Der Januar ist der schlechteste in der jüngeren Börsengeschichte überhaupt gewesen. China- und Ölpreiscrash sind die offensichtlichen Gründe dafür. Sagt man. Mit Verlaub: Es handelt sich dabei eher um einen der klassischen Psychoeffekte der Börse.

Chinas Volkswirtschaft ist im Jahr 2015 um 6,9 Prozent gewachsen. Die zuvor in den Medien verbreiteten Prognosen lagen zwischen 4,5 und 7,4 Prozent. Der Dalai Lama höchstpersönlich war mit seiner Prognose von 7,2 Prozent recht präzise.

Und was machen die Börsen? Sie gehen auf Tauchstation. Ich behaupte, das hätten sie auch getan, wenn die Prognose des Dalai Lama übertroffen worden wäre.
Es wurde in den vergangenen Wochen und Monaten zu viel und zu oft über Chinas harte Landung geschrieben. Angesichts der Wachstumszahlen kann von einer solchen nicht gesprochen werden.

Der berühmte Dichter Heinrich von Kleist hatte zu diesem Phänomen bereits vor mehr als 200 Jahren die passende Erklärung: «Die zwei obersten Grundsätze: Was das Volk nicht weiss, macht das Volk nicht heiss. Was man dem Volk dreimal sagt, hält das Volk für wahr.»

Ein anderes Beispiel dafür ist der Ölpreis und die leider völlig unzureichende Berichterstattung und Wahrnehmung dazu. Richtig ist, dass Preise von 27 Dollar für das Fass US-Sorte WTI zuletzt vor zwölf Jahren bezahlt worden sind. Grob fahrlässig ist es aber, in diesem Zusammenhang über Staatspleiten bis hin zum totalen Zusammenbruch der Wirtschaft zu sprechen. Das gleicht einem Verbrechen an unserer Psyche.

Gerade mal Randnotizen sind die gewaltigen Ersparnisse der Konsumenten beim Heizöl oder Autofahren und die riesigen Spareffekte in der Industrie und im Transportwesen. Über das enorme Konsumpotenzial des Eingesparten redet kaum jemand. Selbst harte Fakten wie das Preisniveau von weit unter 20 Dollar in den Jahren 1995 bis 2000 – und das bei steigenden Börsen – scheinen aus den Geschichtsbüchern der Börsen gelöscht.

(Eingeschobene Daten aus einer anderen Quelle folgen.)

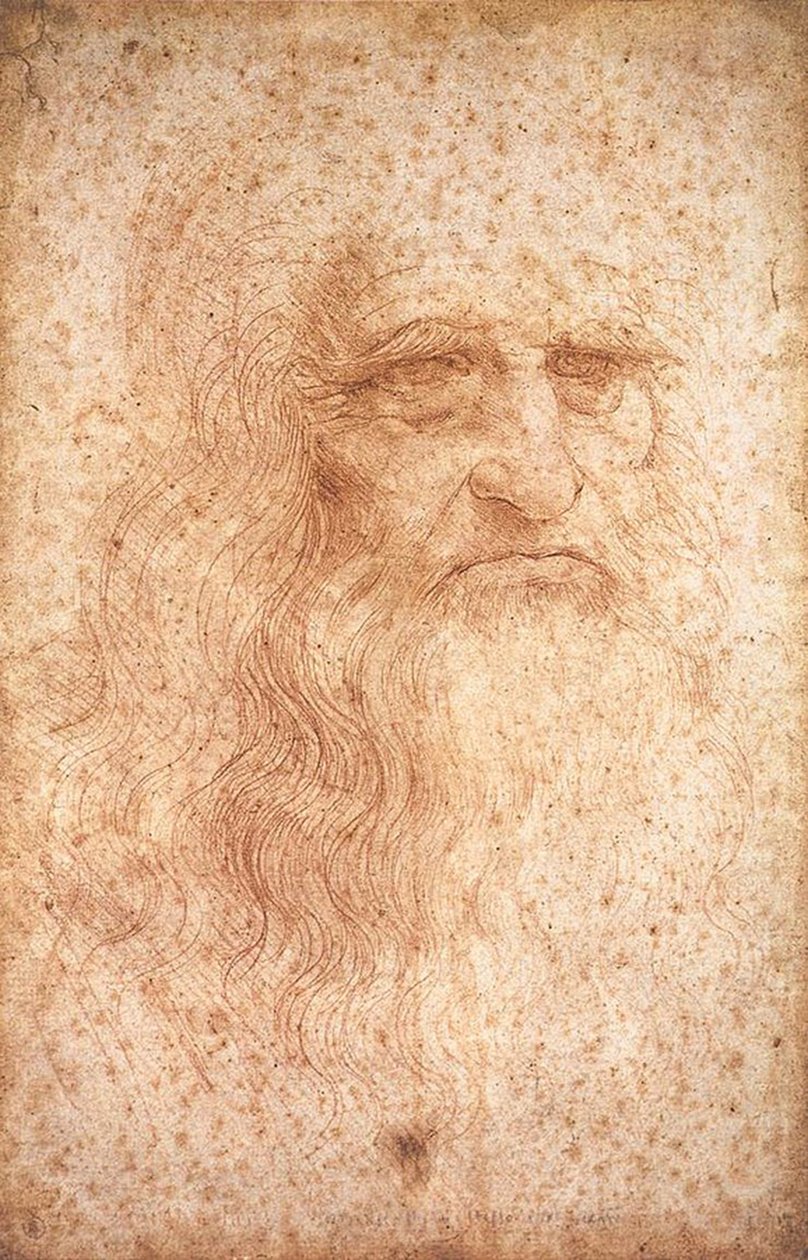  av Leonardo da Vinci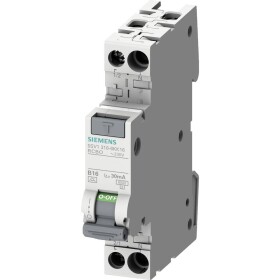 Siemens 5SV13166KK10 proudový chránič/elektrický jistič 1pólový 10 A 0.03 A 230 V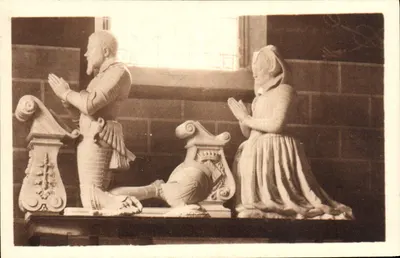 Gizeux (I.-&-I.) — Os Túmulos — Edição A. JOLIN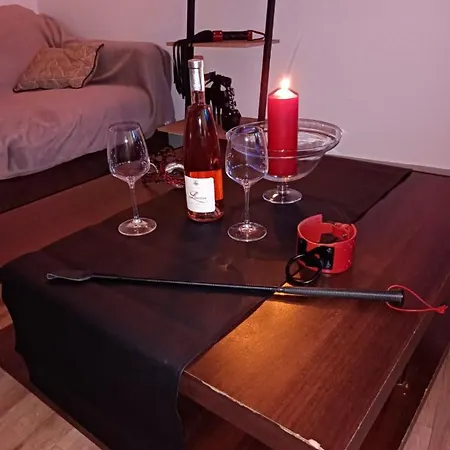 L'annexe - Appart Donjon Bdsm Feurs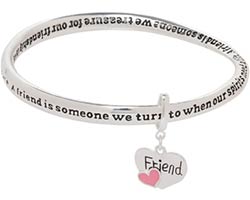 Friends Twisted Bracelet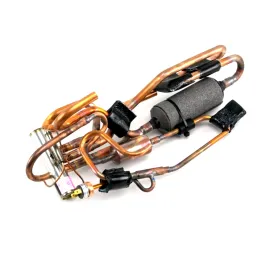 Vanne 4 Voies pour groupe extérieur Atlantic Fujitsu AOYG24KLC et AOYG24KLTA Réf. 897695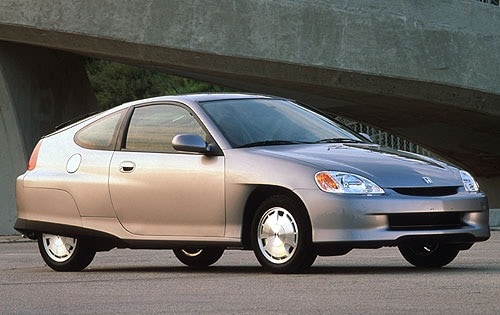 Used 2000 Honda Insight Pricing - For Sale | Edmunds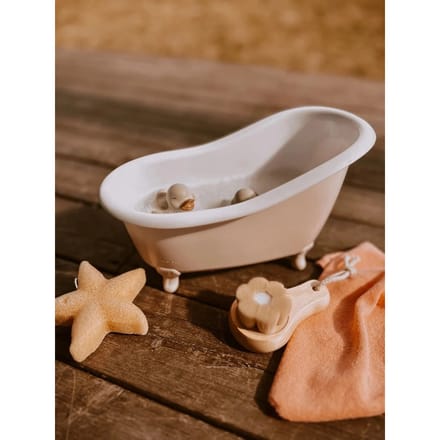 Mrs Ertha poppenbad Tubby ivory 3 jr+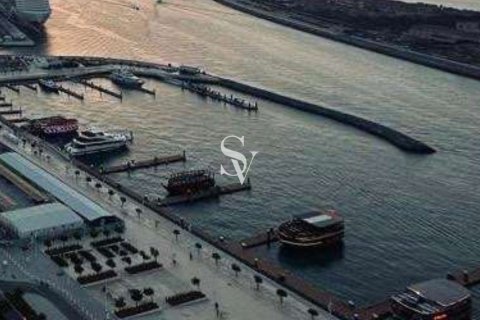 Leilighet til salgs i Dubai Harbour, Dubai, Emiratene 2 soverom, 128 kvm Nr. 688337 - Foto 9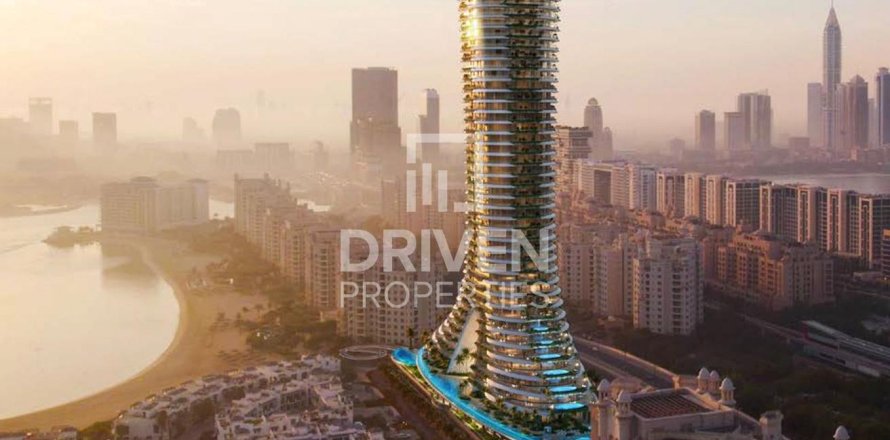Apartment de 2 dormitorios en Palm Jumeirah, UAE No. 190335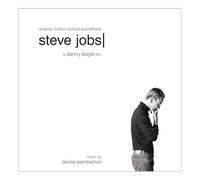 Original Soundtrack - Steve Jobs (Gatefold sleeve) [180 gm 2LP black vinyl] [Vinilo]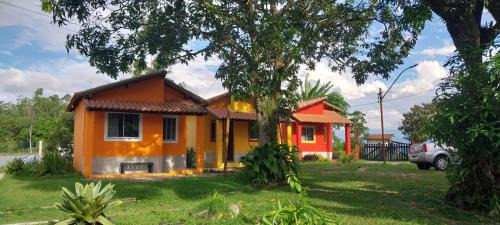 Regiao Visconde de Maua Cabina | Sitio148 Hospedaria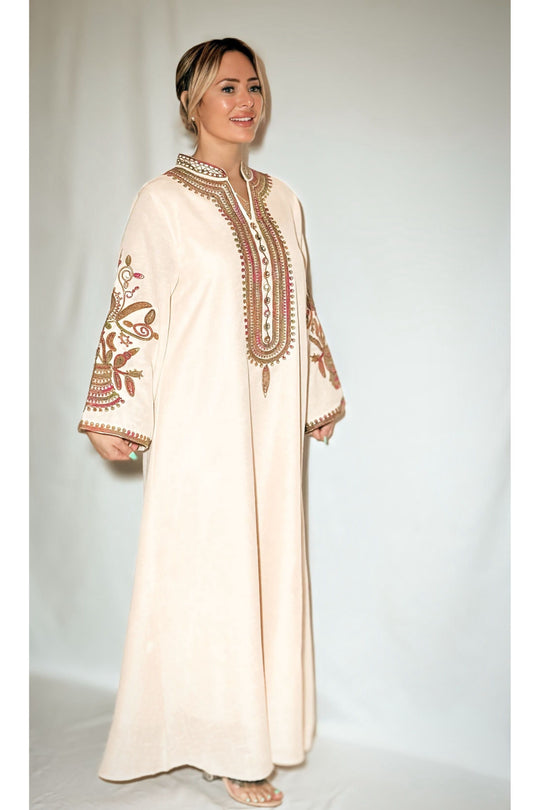 Moderne Kaftan met Traditionele Flair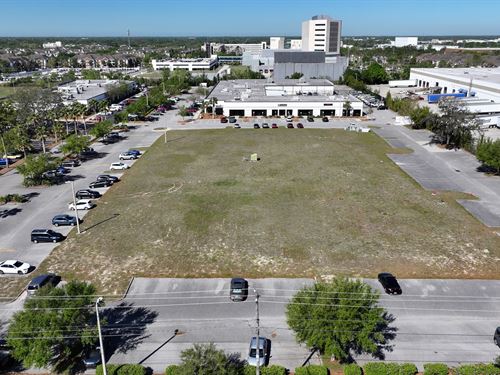 Proposed Flex Space Near Usf : Tampa : Hillsborough County : Florida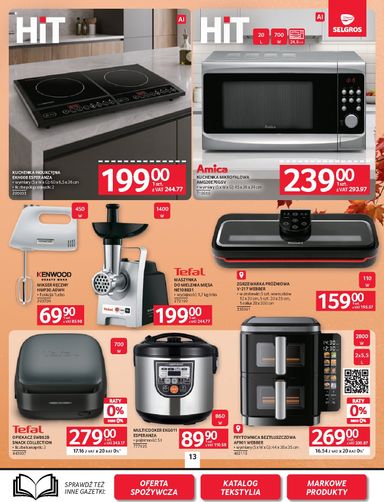 Gazetka Selgros - Selgros cash&carry - Oferta przemysłowa od 22.10. do 04.11. - strona 15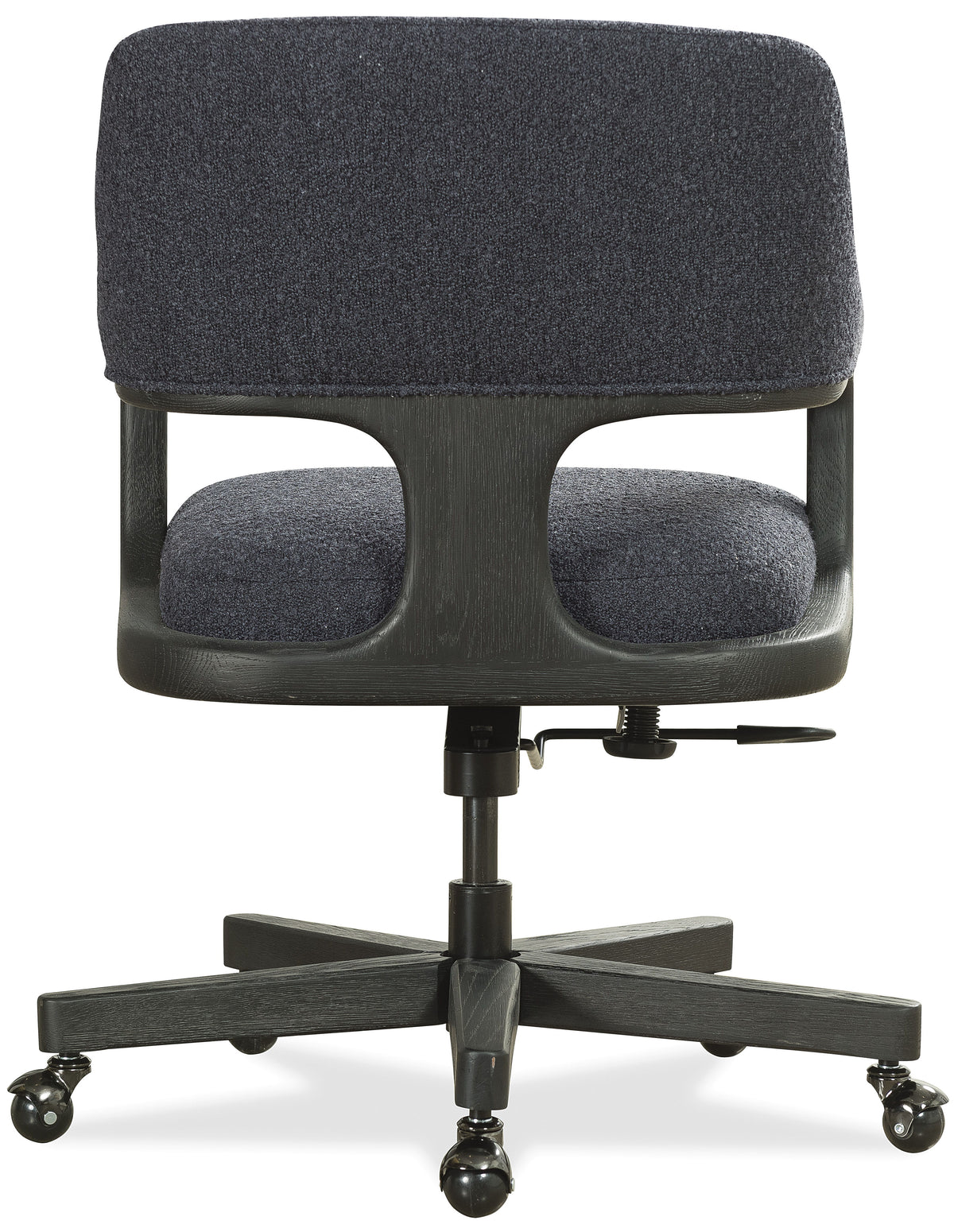 Briar Executive Chair - Black by Hooker Furniture - View 3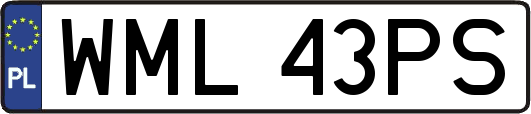 WML43PS
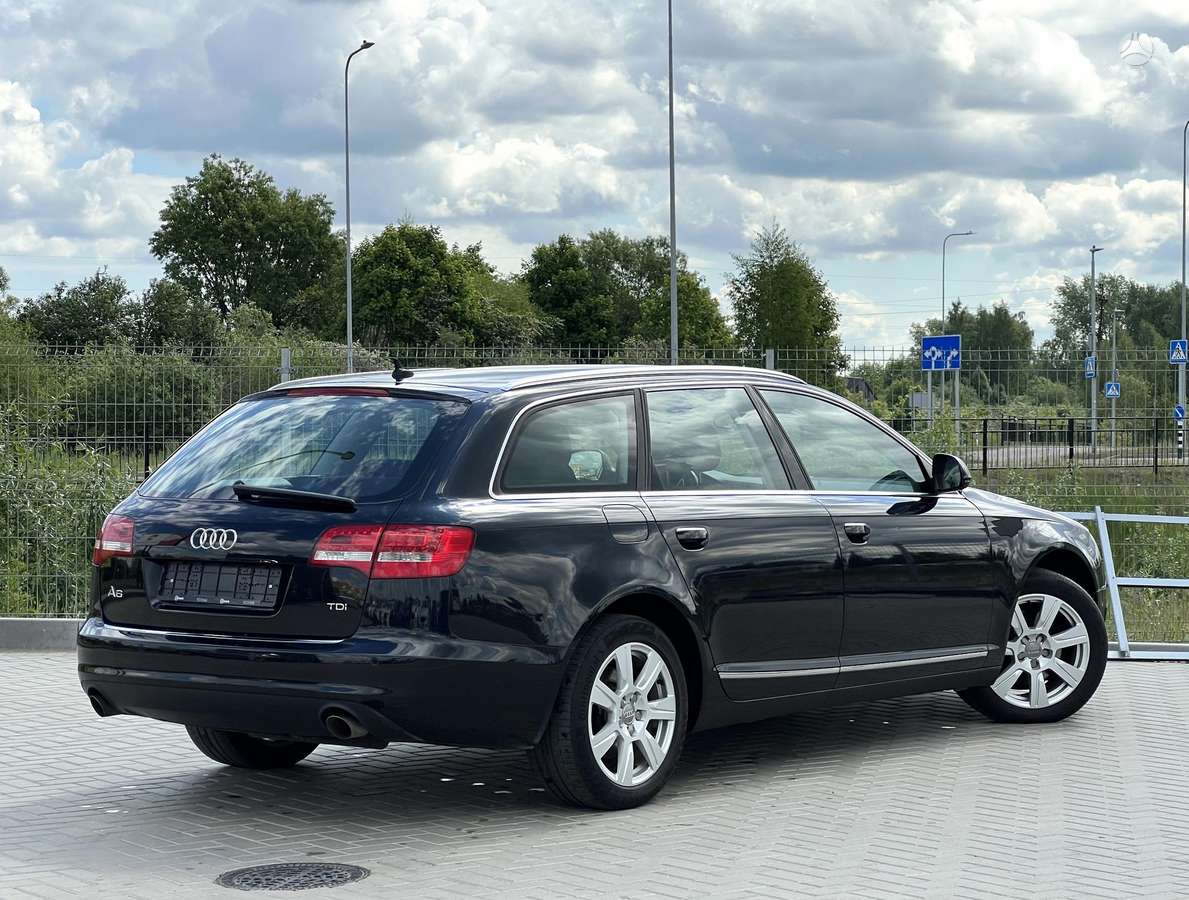 Audi A6, 2.0 l., Универсал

Die Prognosen und Szenarien von namhaften Grossbanken passen da perfekt ins Bild: Sie raten Investoren, jeden Anstieg der Aktienmärkte zum Verkauf von Aktien zu nutzen.
Es drängen sich mir in diesem Zusammenhang zwei Fragen auf: Tun sie dies, um sich auf dem Rücken der Privatanleger billig in die verpasste Rallye einzukaufen? Wo sollten Anleger das Geld denn sonst investieren – vielleicht in Obligationen, um dort negative Renditen zu erzielen?

In der Marktpsychologie ist der Beginn des Jahres 2016 ein perfektes Beispiel für den sogenannten «Availibility Bias» – das Verfügbarkeitsfehlverhalten. Je häufiger Investoren hysterische Meldungen lesen, desto mehr verlässt sie der gesunde Menschenverstand. Sie werfen ihre Grundsätze über den Haufen und verkaufen panisch – ohne Rücksicht auf Verluste. In den Köpfen entsteht ein völlig verzerrtes Bild von Chancen- und Risiko-Verhältnissen. Gesellt sich noch der Herdentrieb zu diesem Verhalten, haben wir die perfekte Irrationalität an den Märkten.

Bringen wir also etwas Vernunft in die Betrachtung: Der von uns favorisierte breite Schweizer Aktienindex SPI hat in den letzten drei Jahren den SMI um rund 5 Prozent pro Jahr geschlagen. Im 2015 legte der SPI um rund 2,7 Prozent zu, während der SMI 1,9 Prozent an Wert verlor. Während die grossen Unternehmen über Frankenstärke und steigende Kosten jammern, zeigt der gesunde und innovative Mittelstand, wie sich ein flexibles Management auszahlt. Die angelaufene Ertragssaison belegt dies bereits eindrücklich.

Wenn Sie rational bleiben und «der Herde nicht hinterherrennen», finden Sie sehr aussichtsreiche Titel mit Dividendenrenditen zwischen 4 und 7 Prozent. Mit Schweiter, LEM, Phoenix, Burkhalter, Geberit, APG, Inficon oder Cembra sind hier nur einige Unternehmen genannt. Aber diese sorgen langfristig dafür, dass Sie einseitige Presseberichte, die mehr einer sensationsgierigen Panikmache als einem seriösen Journalismus dienen, mit dem sanften Lächeln eines Dalai Lama beiseite legen.